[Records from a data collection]
------------------------------------------------

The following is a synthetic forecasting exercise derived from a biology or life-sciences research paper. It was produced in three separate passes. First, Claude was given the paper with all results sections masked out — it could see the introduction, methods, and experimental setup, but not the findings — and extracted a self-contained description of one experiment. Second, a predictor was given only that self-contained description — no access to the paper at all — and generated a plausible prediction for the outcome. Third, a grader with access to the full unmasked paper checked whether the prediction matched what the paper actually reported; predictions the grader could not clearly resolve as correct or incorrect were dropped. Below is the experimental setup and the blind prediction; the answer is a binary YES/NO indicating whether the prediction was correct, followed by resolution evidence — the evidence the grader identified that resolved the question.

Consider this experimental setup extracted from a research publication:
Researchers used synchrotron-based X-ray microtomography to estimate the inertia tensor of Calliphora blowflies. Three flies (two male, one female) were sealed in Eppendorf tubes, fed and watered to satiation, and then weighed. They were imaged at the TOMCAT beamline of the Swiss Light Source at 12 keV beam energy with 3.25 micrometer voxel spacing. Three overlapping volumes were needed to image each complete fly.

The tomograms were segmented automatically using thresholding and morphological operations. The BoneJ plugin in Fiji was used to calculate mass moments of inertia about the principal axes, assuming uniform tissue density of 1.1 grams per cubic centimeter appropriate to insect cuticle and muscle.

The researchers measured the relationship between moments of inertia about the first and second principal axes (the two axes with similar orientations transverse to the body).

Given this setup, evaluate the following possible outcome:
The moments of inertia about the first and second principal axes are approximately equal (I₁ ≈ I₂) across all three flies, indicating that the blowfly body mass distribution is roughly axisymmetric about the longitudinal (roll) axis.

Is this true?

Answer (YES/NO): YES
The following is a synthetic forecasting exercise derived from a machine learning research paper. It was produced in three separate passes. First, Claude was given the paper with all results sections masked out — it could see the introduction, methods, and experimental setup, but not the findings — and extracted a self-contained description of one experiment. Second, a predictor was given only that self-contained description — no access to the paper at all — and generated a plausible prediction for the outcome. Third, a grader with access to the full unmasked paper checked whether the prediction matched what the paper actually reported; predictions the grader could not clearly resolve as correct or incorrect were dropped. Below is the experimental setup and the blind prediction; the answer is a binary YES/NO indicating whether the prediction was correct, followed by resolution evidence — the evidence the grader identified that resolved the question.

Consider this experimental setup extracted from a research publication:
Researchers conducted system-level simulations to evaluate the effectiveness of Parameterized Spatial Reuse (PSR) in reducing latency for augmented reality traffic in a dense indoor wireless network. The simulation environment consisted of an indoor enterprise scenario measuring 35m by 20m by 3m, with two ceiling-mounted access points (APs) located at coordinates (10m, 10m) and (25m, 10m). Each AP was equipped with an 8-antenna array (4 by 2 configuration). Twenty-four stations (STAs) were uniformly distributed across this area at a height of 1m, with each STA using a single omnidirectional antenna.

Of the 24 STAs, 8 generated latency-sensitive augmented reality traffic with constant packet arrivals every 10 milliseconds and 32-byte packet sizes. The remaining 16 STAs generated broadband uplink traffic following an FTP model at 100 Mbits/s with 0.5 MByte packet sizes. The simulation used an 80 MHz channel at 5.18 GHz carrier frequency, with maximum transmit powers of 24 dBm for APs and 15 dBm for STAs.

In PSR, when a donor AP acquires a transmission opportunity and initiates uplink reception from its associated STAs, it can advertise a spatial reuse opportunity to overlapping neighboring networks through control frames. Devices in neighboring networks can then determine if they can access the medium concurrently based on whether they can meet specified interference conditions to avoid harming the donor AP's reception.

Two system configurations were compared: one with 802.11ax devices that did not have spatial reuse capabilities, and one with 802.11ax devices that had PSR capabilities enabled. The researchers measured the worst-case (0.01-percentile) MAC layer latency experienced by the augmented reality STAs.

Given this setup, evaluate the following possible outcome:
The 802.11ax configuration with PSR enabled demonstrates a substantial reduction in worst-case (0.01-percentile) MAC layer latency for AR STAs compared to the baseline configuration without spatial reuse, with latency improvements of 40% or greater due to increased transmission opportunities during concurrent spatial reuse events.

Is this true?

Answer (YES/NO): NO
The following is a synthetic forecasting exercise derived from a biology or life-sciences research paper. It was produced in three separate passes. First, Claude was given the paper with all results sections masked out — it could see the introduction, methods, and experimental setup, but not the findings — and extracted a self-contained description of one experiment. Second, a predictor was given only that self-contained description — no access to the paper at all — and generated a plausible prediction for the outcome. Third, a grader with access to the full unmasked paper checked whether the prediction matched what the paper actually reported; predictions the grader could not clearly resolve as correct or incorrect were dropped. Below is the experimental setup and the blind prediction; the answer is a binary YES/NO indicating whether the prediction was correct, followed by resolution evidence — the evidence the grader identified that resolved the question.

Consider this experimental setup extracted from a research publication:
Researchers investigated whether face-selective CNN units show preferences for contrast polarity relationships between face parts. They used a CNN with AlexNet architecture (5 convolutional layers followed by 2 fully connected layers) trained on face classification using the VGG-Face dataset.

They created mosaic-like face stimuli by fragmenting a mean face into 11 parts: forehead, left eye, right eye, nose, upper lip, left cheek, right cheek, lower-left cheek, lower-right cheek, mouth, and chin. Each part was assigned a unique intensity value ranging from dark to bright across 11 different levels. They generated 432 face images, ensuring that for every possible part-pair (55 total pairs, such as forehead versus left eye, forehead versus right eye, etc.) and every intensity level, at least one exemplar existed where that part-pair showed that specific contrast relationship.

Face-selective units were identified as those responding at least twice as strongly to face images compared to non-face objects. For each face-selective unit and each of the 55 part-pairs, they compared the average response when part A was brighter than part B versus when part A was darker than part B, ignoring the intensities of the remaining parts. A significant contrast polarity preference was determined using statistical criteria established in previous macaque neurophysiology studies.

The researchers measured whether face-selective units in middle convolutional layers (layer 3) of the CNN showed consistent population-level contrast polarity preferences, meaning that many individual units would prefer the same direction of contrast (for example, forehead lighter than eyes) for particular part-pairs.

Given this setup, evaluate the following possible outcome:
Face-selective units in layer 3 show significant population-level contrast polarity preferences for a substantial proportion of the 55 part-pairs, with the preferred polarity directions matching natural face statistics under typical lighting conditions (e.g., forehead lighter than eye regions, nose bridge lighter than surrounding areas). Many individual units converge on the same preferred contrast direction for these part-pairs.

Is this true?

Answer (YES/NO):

------------------------------------------------

ACTION ITEM —
Exact repetition of every record is required.

ANSWER FOR THE TASK —
The following is a synthetic forecasting exercise derived from a biology or life-sciences research paper. It was produced in three separate passes. First, Claude was given the paper with all results sections masked out — it could see the introduction, methods, and experimental setup, but not the findings — and extracted a self-contained description of one experiment. Second, a predictor was given only that self-contained description — no access to the paper at all — and generated a plausible prediction for the outcome. Third, a grader with access to the full unmasked paper checked whether the prediction matched what the paper actually reported; predictions the grader could not clearly resolve as correct or incorrect were dropped. Below is the experimental setup and the blind prediction; the answer is a binary YES/NO indicating whether the prediction was correct, followed by resolution evidence — the evidence the grader identified that resolved the question.

Consider this experimental setup extracted from a research publication:
Researchers used synchrotron-based X-ray microtomography to estimate the inertia tensor of Calliphora blowflies. Three flies (two male, one female) were sealed in Eppendorf tubes, fed and watered to satiation, and then weighed. They were imaged at the TOMCAT beamline of the Swiss Light Source at 12 keV beam energy with 3.25 micrometer voxel spacing. Three overlapping volumes were needed to image each complete fly.

The tomograms were segmented automatically using thresholding and morphological operations. The BoneJ plugin in Fiji was used to calculate mass moments of inertia about the principal axes, assuming uniform tissue density of 1.1 grams per cubic centimeter appropriate to insect cuticle and muscle.

The researchers measured the relationship between moments of inertia about the first and second principal axes (the two axes with similar orientations transverse to the body).

Given this setup, evaluate the following possible outcome:
The moments of inertia about the first and second principal axes are approximately equal (I₁ ≈ I₂) across all three flies, indicating that the blowfly body mass distribution is roughly axisymmetric about the longitudinal (roll) axis.

Is this true?

Answer (YES/NO): YES
The following is a synthetic forecasting exercise derived from a machine learning research paper. It was produced in three separate passes. First, Claude was given the paper with all results sections masked out — it could see the introduction, methods, and experimental setup, but not the findings — and extracted a self-contained description of one experiment. Second, a predictor was given only that self-contained description — no access to the paper at all — and generated a plausible prediction for the outcome. Third, a grader with access to the full unmasked paper checked whether the prediction matched what the paper actually reported; predictions the grader could not clearly resolve as correct or incorrect were dropped. Below is the experimental setup and the blind prediction; the answer is a binary YES/NO indicating whether the prediction was correct, followed by resolution evidence — the evidence the grader identified that resolved the question.

Consider this experimental setup extracted from a research publication:
Researchers conducted system-level simulations to evaluate the effectiveness of Parameterized Spatial Reuse (PSR) in reducing latency for augmented reality traffic in a dense indoor wireless network. The simulation environment consisted of an indoor enterprise scenario measuring 35m by 20m by 3m, with two ceiling-mounted access points (APs) located at coordinates (10m, 10m) and (25m, 10m). Each AP was equipped with an 8-antenna array (4 by 2 configuration). Twenty-four stations (STAs) were uniformly distributed across this area at a height of 1m, with each STA using a single omnidirectional antenna.

Of the 24 STAs, 8 generated latency-sensitive augmented reality traffic with constant packet arrivals every 10 milliseconds and 32-byte packet sizes. The remaining 16 STAs generated broadband uplink traffic following an FTP model at 100 Mbits/s with 0.5 MByte packet sizes. The simulation used an 80 MHz channel at 5.18 GHz carrier frequency, with maximum transmit powers of 24 dBm for APs and 15 dBm for STAs.

In PSR, when a donor AP acquires a transmission opportunity and initiates uplink reception from its associated STAs, it can advertise a spatial reuse opportunity to overlapping neighboring networks through control frames. Devices in neighboring networks can then determine if they can access the medium concurrently based on whether they can meet specified interference conditions to avoid harming the donor AP's reception.

Two system configurations were compared: one with 802.11ax devices that did not have spatial reuse capabilities, and one with 802.11ax devices that had PSR capabilities enabled. The researchers measured the worst-case (0.01-percentile) MAC layer latency experienced by the augmented reality STAs.

Given this setup, evaluate the following possible outcome:
The 802.11ax configuration with PSR enabled demonstrates a substantial reduction in worst-case (0.01-percentile) MAC layer latency for AR STAs compared to the baseline configuration without spatial reuse, with latency improvements of 40% or greater due to increased transmission opportunities during concurrent spatial reuse events.

Is this true?

Answer (YES/NO): NO
The following is a synthetic forecasting exercise derived from a biology or life-sciences research paper. It was produced in three separate passes. First, Claude was given the paper with all results sections masked out — it could see the introduction, methods, and experimental setup, but not the findings — and extracted a self-contained description of one experiment. Second, a predictor was given only that self-contained description — no access to the paper at all — and generated a plausible prediction for the outcome. Third, a grader with access to the full unmasked paper checked whether the prediction matched what the paper actually reported; predictions the grader could not clearly resolve as correct or incorrect were dropped. Below is the experimental setup and the blind prediction; the answer is a binary YES/NO indicating whether the prediction was correct, followed by resolution evidence — the evidence the grader identified that resolved the question.

Consider this experimental setup extracted from a research publication:
Researchers investigated whether face-selective CNN units show preferences for contrast polarity relationships between face parts. They used a CNN with AlexNet architecture (5 convolutional layers followed by 2 fully connected layers) trained on face classification using the VGG-Face dataset.

They created mosaic-like face stimuli by fragmenting a mean face into 11 parts: forehead, left eye, right eye, nose, upper lip, left cheek, right cheek, lower-left cheek, lower-right cheek, mouth, and chin. Each part was assigned a unique intensity value ranging from dark to bright across 11 different levels. They generated 432 face images, ensuring that for every possible part-pair (55 total pairs, such as forehead versus left eye, forehead versus right eye, etc.) and every intensity level, at least one exemplar existed where that part-pair showed that specific contrast relationship.

Face-selective units were identified as those responding at least twice as strongly to face images compared to non-face objects. For each face-selective unit and each of the 55 part-pairs, they compared the average response when part A was brighter than part B versus when part A was darker than part B, ignoring the intensities of the remaining parts. A significant contrast polarity preference was determined using statistical criteria established in previous macaque neurophysiology studies.

The researchers measured whether face-selective units in middle convolutional layers (layer 3) of the CNN showed consistent population-level contrast polarity preferences, meaning that many individual units would prefer the same direction of contrast (for example, forehead lighter than eyes) for particular part-pairs.

Given this setup, evaluate the following possible outcome:
Face-selective units in layer 3 show significant population-level contrast polarity preferences for a substantial proportion of the 55 part-pairs, with the preferred polarity directions matching natural face statistics under typical lighting conditions (e.g., forehead lighter than eye regions, nose bridge lighter than surrounding areas). Many individual units converge on the same preferred contrast direction for these part-pairs.

Is this true?

Answer (YES/NO):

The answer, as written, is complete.